I met four people on my portage to the south lagoon. The first, a nice guy walking his dog talks with me for a good fifteen minutes. The second, I come across on the trail and he keeps his eyes down, says nothing, and his body language says that I should do the same. The third compliments me on my canoe, but we don't talk, so I don't know if he knows what he is talking about. The fourth nods as I nod and we pass. That gets me to the lagoon.

It is a windy day, but with a south wind the marsh is fairly calm.

There is 3 or 4 extra inches of water here. The heavy rains of this week fill the massive lake system faster than the dam in Ballard can release it. But, this little extra water means that I can go into some of the little passages and beaver canals that run through the marsh.


I stop in the portion of the east marsh that is attached to the burial island. I've never seen anyone else in here, and when there is enough water, I will bring friends in. It is a push and wiggle to get the canoe through the cattail barrier. I even push with one foot scooter style. I want to document this place, but feel totally inadequate for the job. This little cattail island is a secret garden...most people only see the cattail wall that forms the outside.

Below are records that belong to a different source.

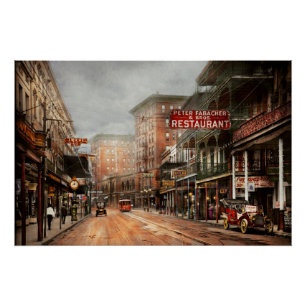 Stad - New Orleans - Een blik op St Charles Ave 19 Poster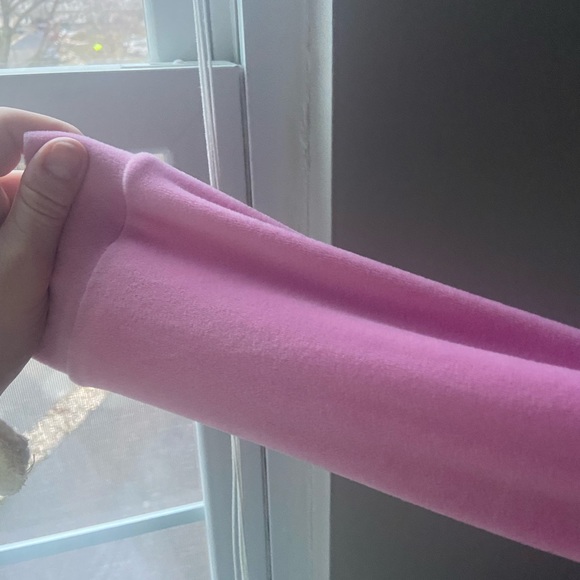 Luzette cropped pink velvet zip up hoodie - Picture 3 of 3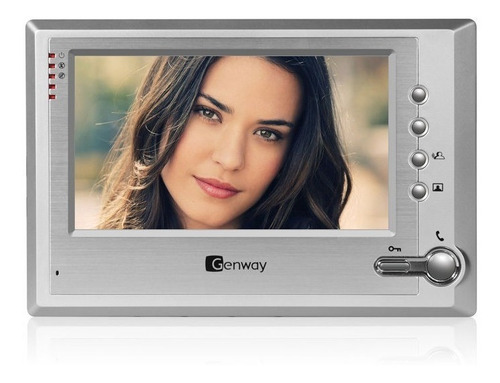 Monitor Genway 7  Full Color Metalico Funcion Apertura Todo!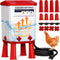 Heated Chicken Waterer, 7L Chicken Water Heater Bucket for Winter with 4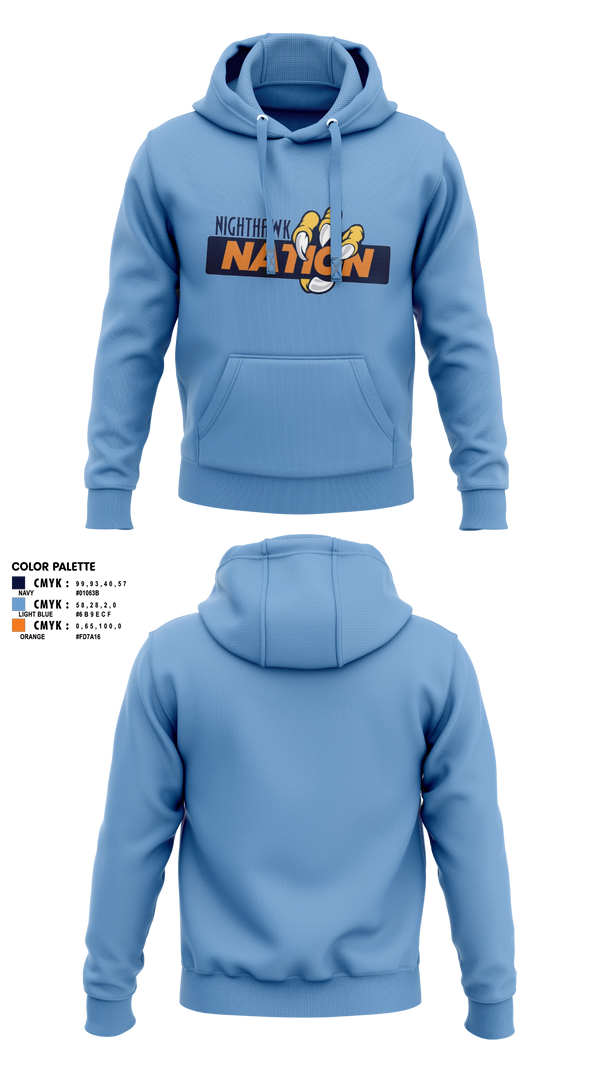 Hoodie, Herbert Akins Road Middle School, Track & Field, Teamtime, Team time, sublimation, custom sports apparel, team uniforms, spirit wear, spiritwear, sports uniforms, custom shirts, team store, custom team store, fundraiser sports, apparel fundraiser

They might notice the beaver lodge, which is the lowliest hovel in the neighborhood, really not a pretty beaver lodge. Once inside, in the center, one finds that the cattails have given way to a beautiful patch of sedges, which are lower than the cattails and for some reason make me think of the place as a peaceful spot. There are a few struggling trees, subsisting on soil that can't quite be called earth.

The beaver come in here and gnaw them down, so that there are dozens of foot high rounded stumps all lined up on the root system as if they were someone's garden gnome collection. Soon, the state will build a poorly designed and expensive bridge through here, a short term solution for a society in deep denial. It will make it temporarily convenient for someone to live forty miles from where they work. No one can argue with thinking like that...

When it is time to go, I work my way out and skirt the edges of the islands so closely that I bump the submerged logs several times.

After about two and half hours, when I take out at the east end of the crossing over place, I have traveled less than one mile, on the map.